Vishuddha chakra

Chakra may now be a common term to you and you may even have an understanding of its meaning.

The chakras (meaning wheel or cycle) are culmination points for nadis (channels) of prana sacral chakra(energy or lifeforce). A useful analogy when considering chakras is to envision nadis as highways, filled with cars (prana) and the chakras are the intersections and roundabouts where these highways meet.

The chakras reside on the sushumna nadi, which is the central channel of energy that is aligned with the spinal column.

Let’s look closely at the throat chakra:

Vishuddha Chakra

This is the centre of physical and spiritual purification and detoxification. Associated with chakra throatthe colour blue (more specifically a smoky purple or lavender grey), it’s where your words of clarity form and is also the space of purity and infinity.
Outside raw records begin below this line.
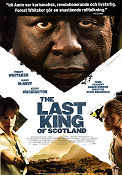 The Last King of Scotland 2006 poster James McAvoy Kevin Macdonald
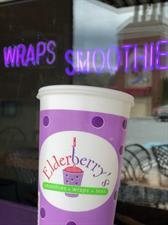 Elderberry's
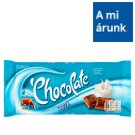 Tesco Milk Chocolate 100 g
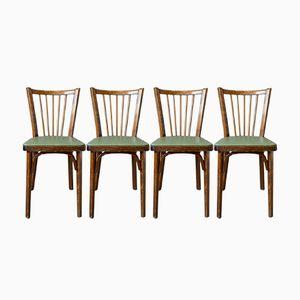 Vintage Stühle von Baumann, 1950er, 4er Set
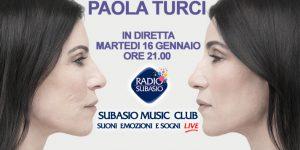 Il primo appuntamento del 2018 è al femminile ... arriva Paola Turci!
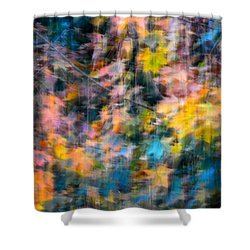 Blurred Leaf Abstract 2 Shower Curtain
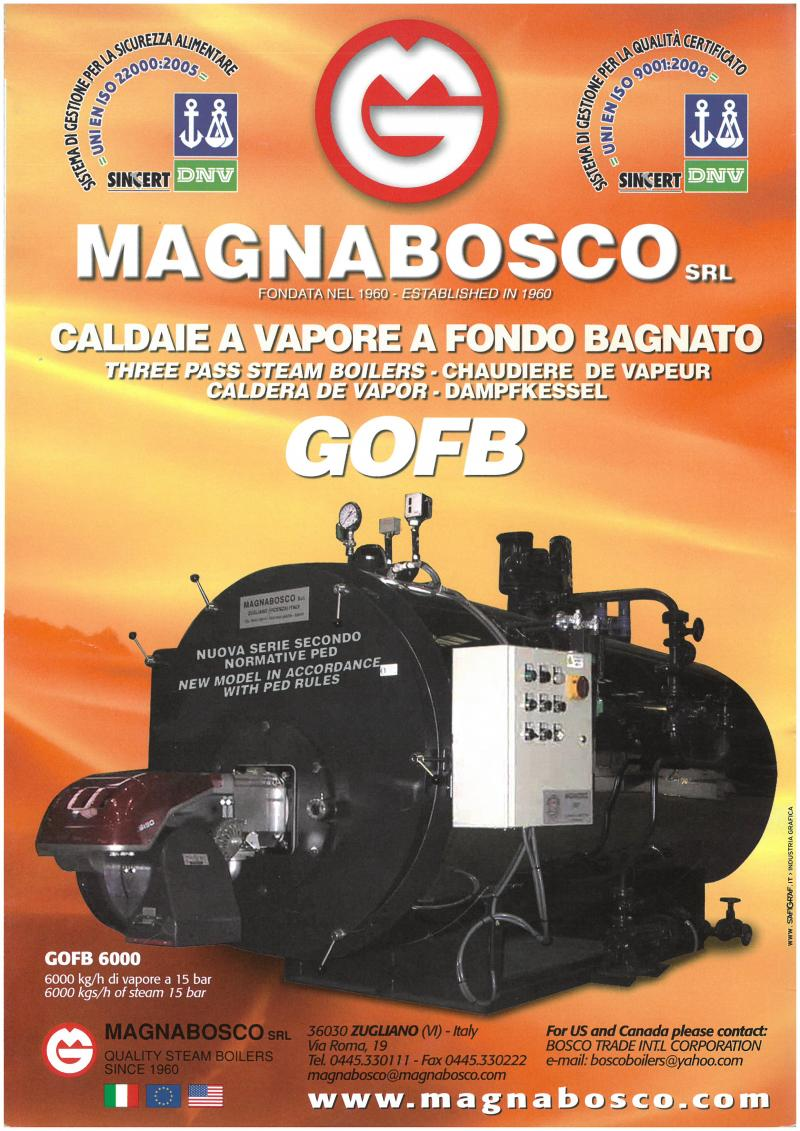 Product picture of High-pressure steam boiler, smoke -tube type, mod. GOPI & GOFB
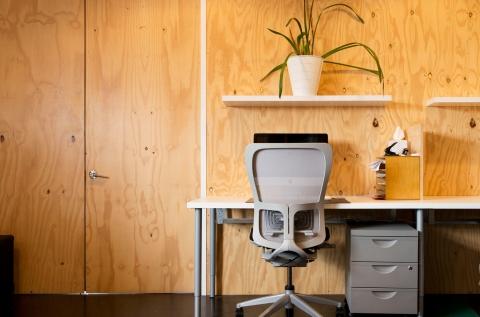 Dedicated Desks from $280/week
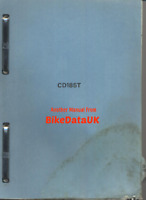 Honda CD185T Benly (1978 >>) Genuine Factory Shop Manual Book CD 185 T Twin CW50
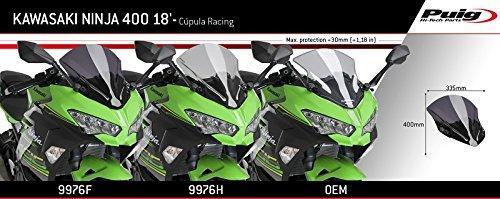 Cupula Racing Kawasaki Ninja 400 18-19 Carbono Puig 9976c ...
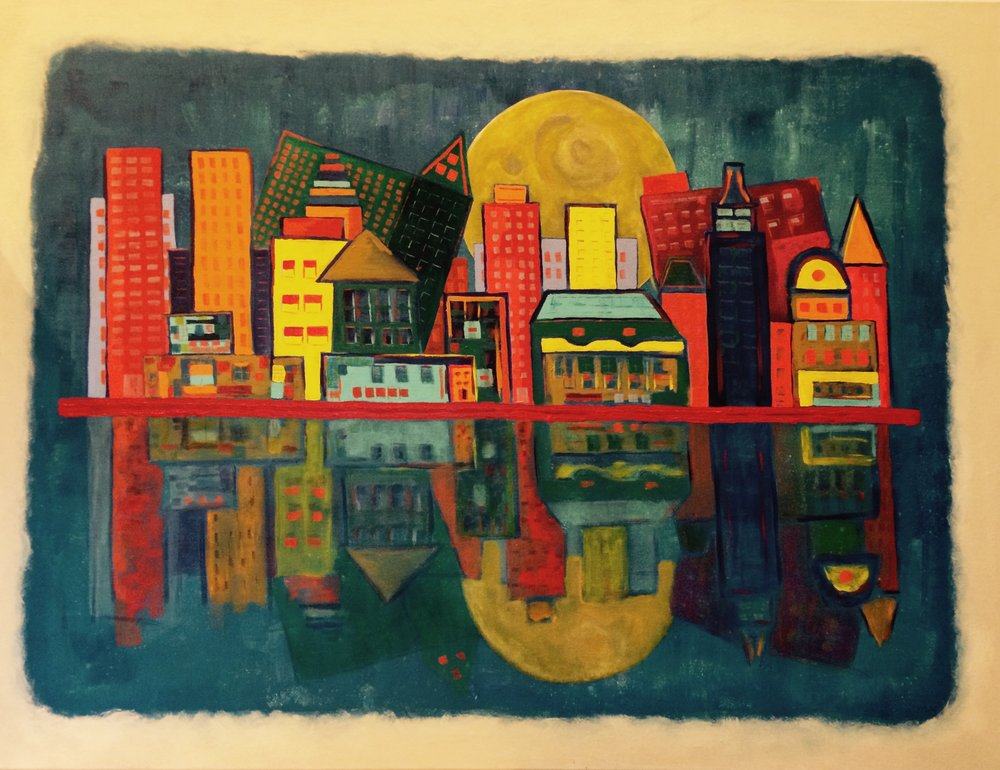 A City In Love With The Moon    Acrylic on Gallery Wrap Canvas  36X40in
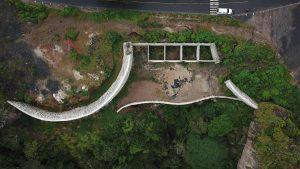 Sitio turístico Puerta del Diablo lleva dos años cerrado y abandono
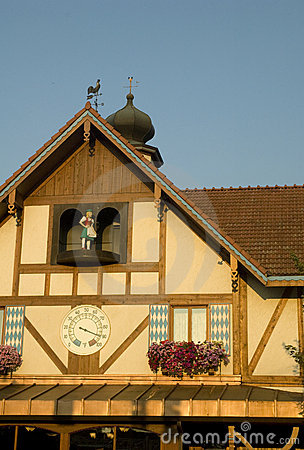 German Style Architecture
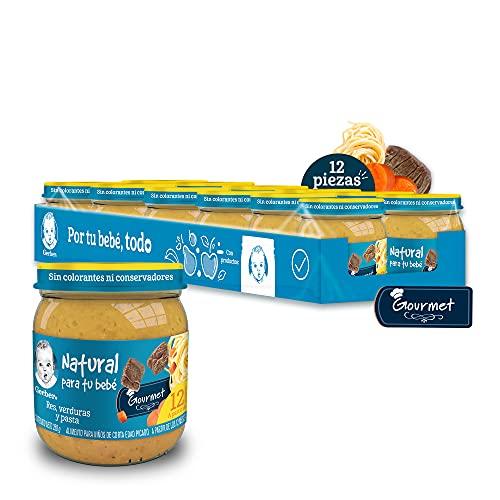 Yogurt Natural Yoplait marca Nestlé Baby & Me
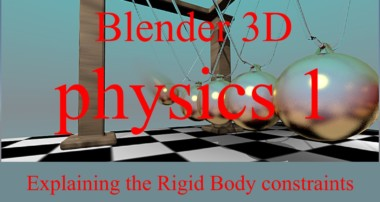 "Blender 3D : Rigid Body constraints : The ""Hinge"" constraint"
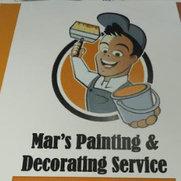 Foto de Mar's painting & Decorating Service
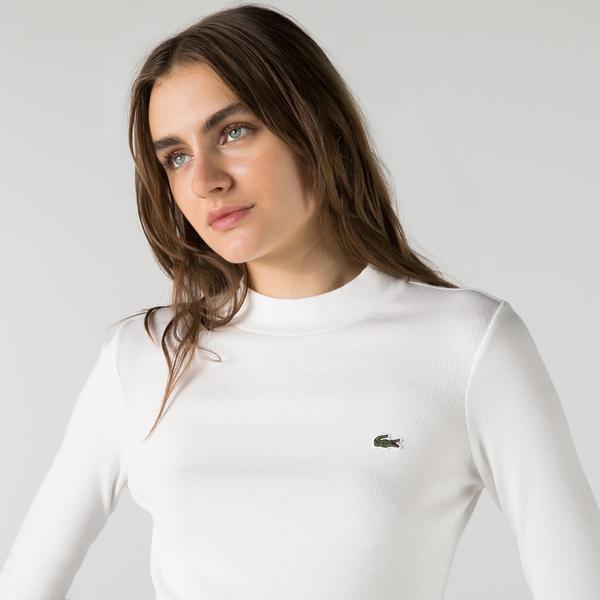 Lacoste Kadın Slim Fit Uzun Kollu Boğazlı Yaka Beyaz T-Shirt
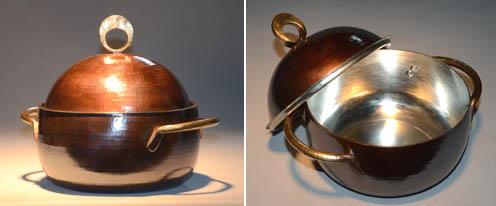 4526両手鍋基本形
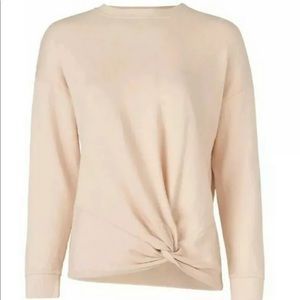 NWT Joie Women's Nazani Sweatshirt size  Large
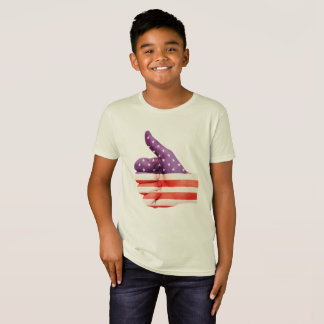 4th of July American Flag Thumbs Up T-Shirt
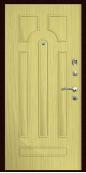 Входная дверь Титан Мск,  Э-9, дуб беленый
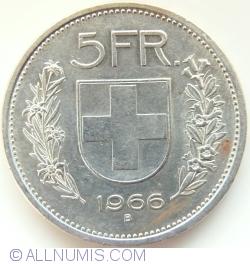 Image #1 of 5 Francs 1966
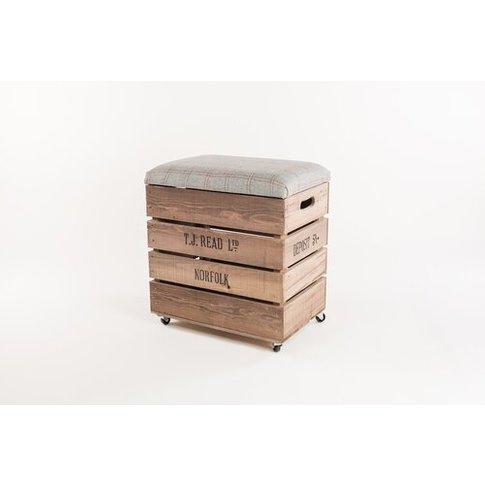 Apple Box Breakfast 60cm Bar Stool With Cushion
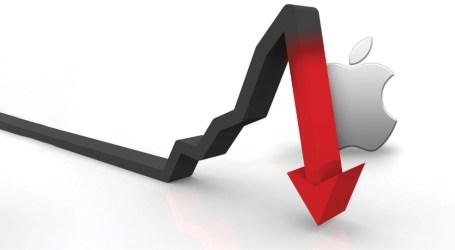No final do ano passado, a maçã caiu e os mercados bolsistas estremeceram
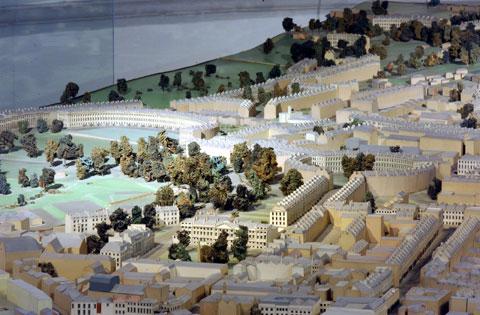 The-Bath-City-Model2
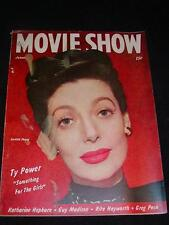 """Vintage MAGAZINE """"MOVIE SHOW"""" Jan. 1947 Issue LORETTA YOUNG on Cover 90 pgs."""
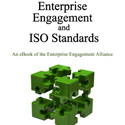 EEA eBook on ISO Engagement Standards and Implications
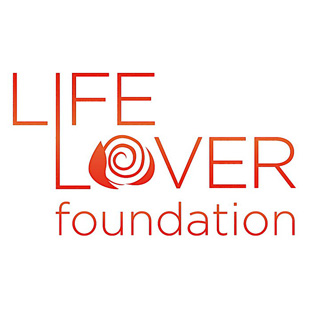 Life Lover Foundation Logo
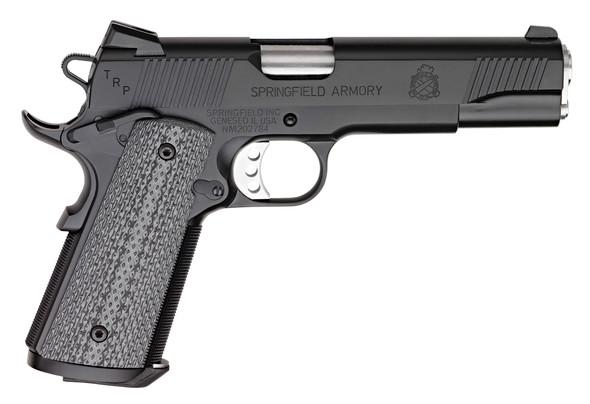 1911 Trp™ .45 Acp Handgun, CA Compliant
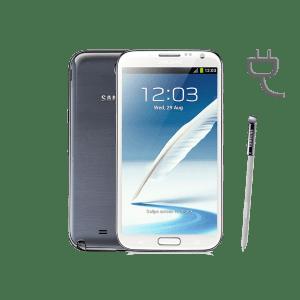 Samsung Note 2 Charging port repair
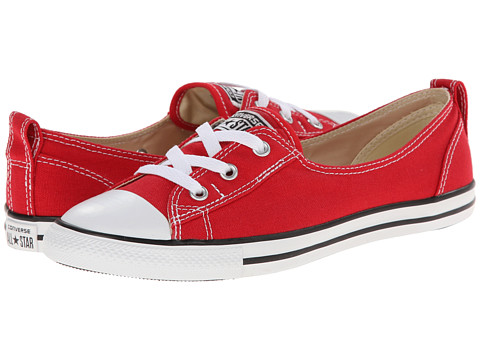 Converse - Chuck Taylor All Star Ballet Lace Slip (Red) Women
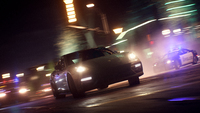Need for Speed Payback for Xbox One image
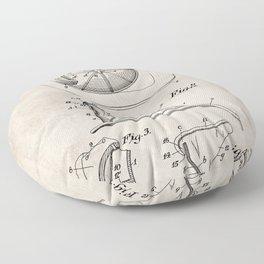 Firemans Helmet Patent - Fire Fighter Art - Antique Floor Pillow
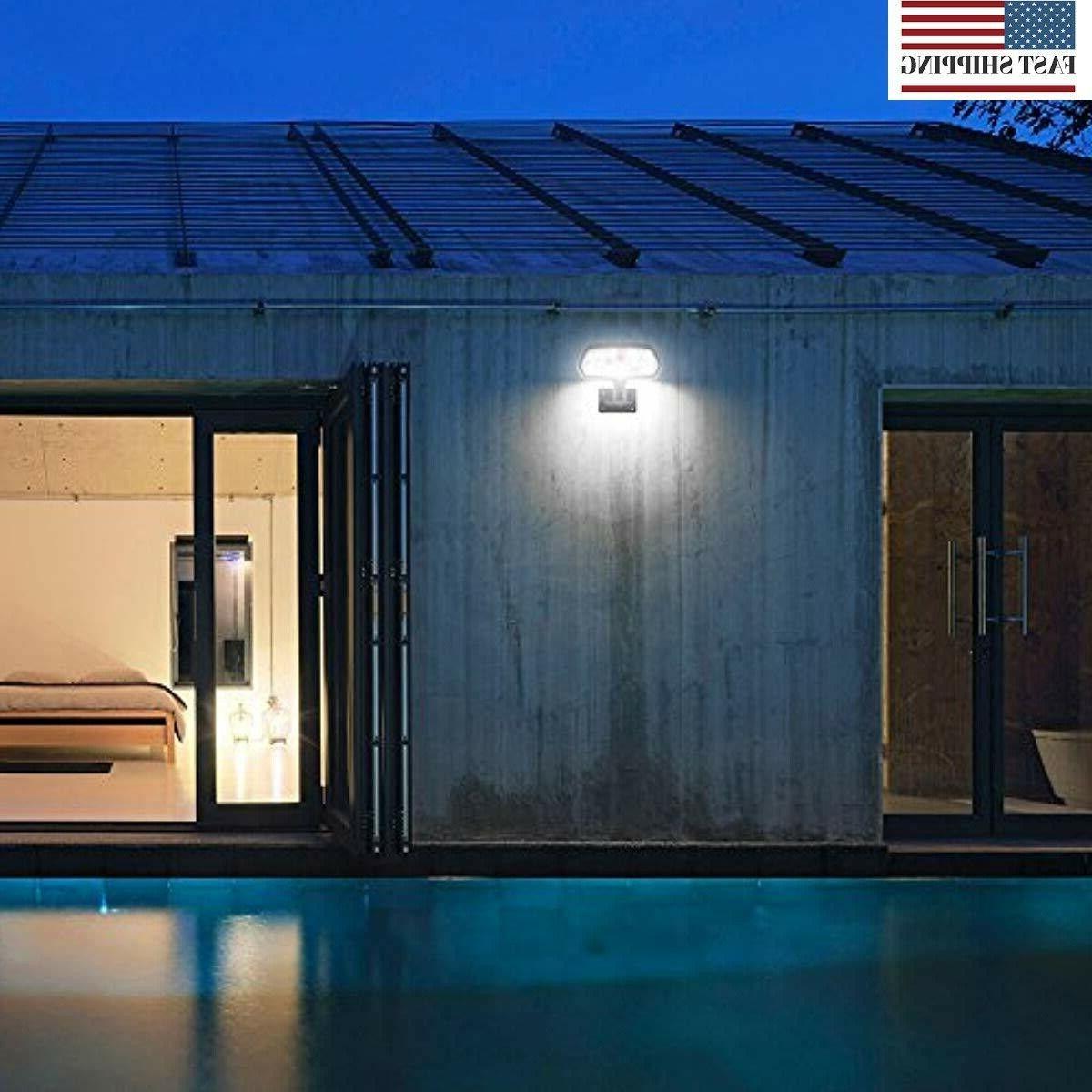 16 LED Solar Outdoor Sensor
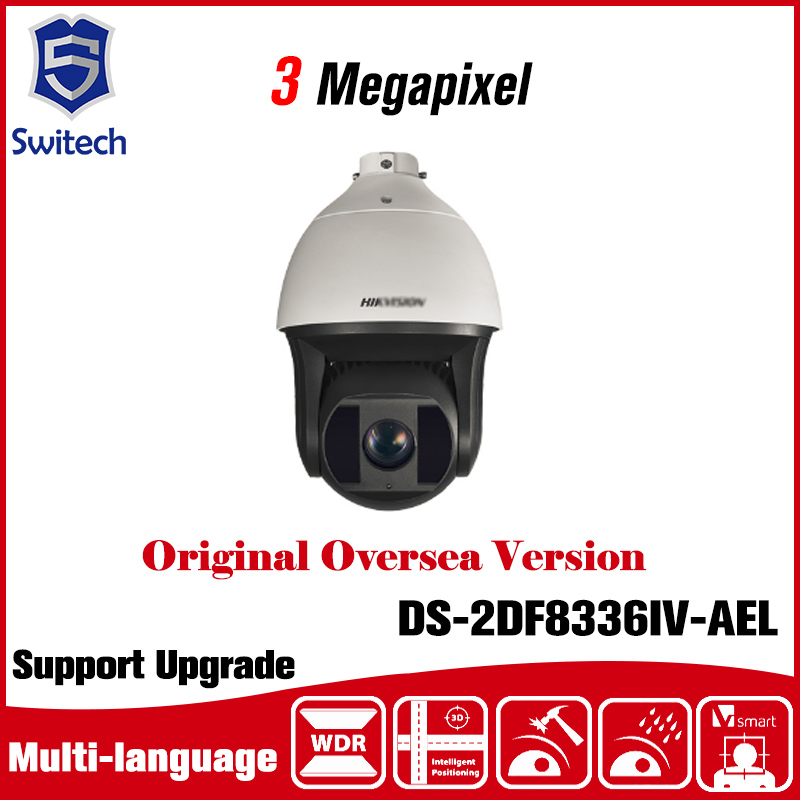 DS-2DF8336IV-AEL 3 Megapixel series Smart IR PTZ Camera PoE / 24VAC 200m IR 36X Optical Zoom Smart Detection Tracking PTZ sme series iv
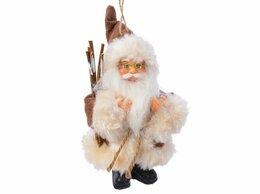Новогодние фигурки и сувениры - САНТА-МАЛЮТКА с хворостом, в коричневом костюме,…, 0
The Vishuddha yantra is generally depicted by a sixteen petalled lotus as well as images of the moon, a circle and a white elephant. Unlike the base chakra’s elephant, this elephant represents a spiritual orientation in the physical life. The circle represents akasha (space or the place where nothing exists). The mantra or seed sound, ham (or hang) associated with this expressive area is said to elevate awareness beyond all physical manifestation.

It’s the seat of sound and is governed by the element of either, which Jung purports to be ‘more volatile than air’ and not too dissimilar to prana. It also looks after our creative expression, communication, dreams, memory, intuition, improvisation, knowledge and self expression. This is where that well know Hindu Goddess, Saraswati, is believed to live.

Physiologically it presides over the lungs, throat, thyroid, hearing/speech organs and cervical spine.

‘We have two ears and one mouth so that we can listen twice as much as we speak.’  Epictetus

Do you ever notice tightness or soreness in your throat or the frequent need to clear it? Do you have swallowing troubles or find yourself talking a lot or too little? This could represent an imbalance in your throat chakra. You may also notice the following if this chakra seems out of balance:

  • fearfulness
  • nervousness
  • inability to speak up
  • unable to speak your truth
  • jaw pain
  • laryngitis
  • sore neck

When in harmony this area brings balance, clarity and understanding to situations and perspectives. Having a deep awareness and understanding of this area helps us to really learn to listen to ourselves first and foremost and then you can really hear others.

Vishuddha dictates a sort of higher discrimination – that facility to choose between “right” and “wrong” or more directly interpreted, “nectar” and “poison”; “nectar” being what sweetens and helps you grow and “poison” analogous to something that hinders and stunts your health and growth. Yogis can look toward the yamas and niyamas for guidance on their personal code of right and wrongs.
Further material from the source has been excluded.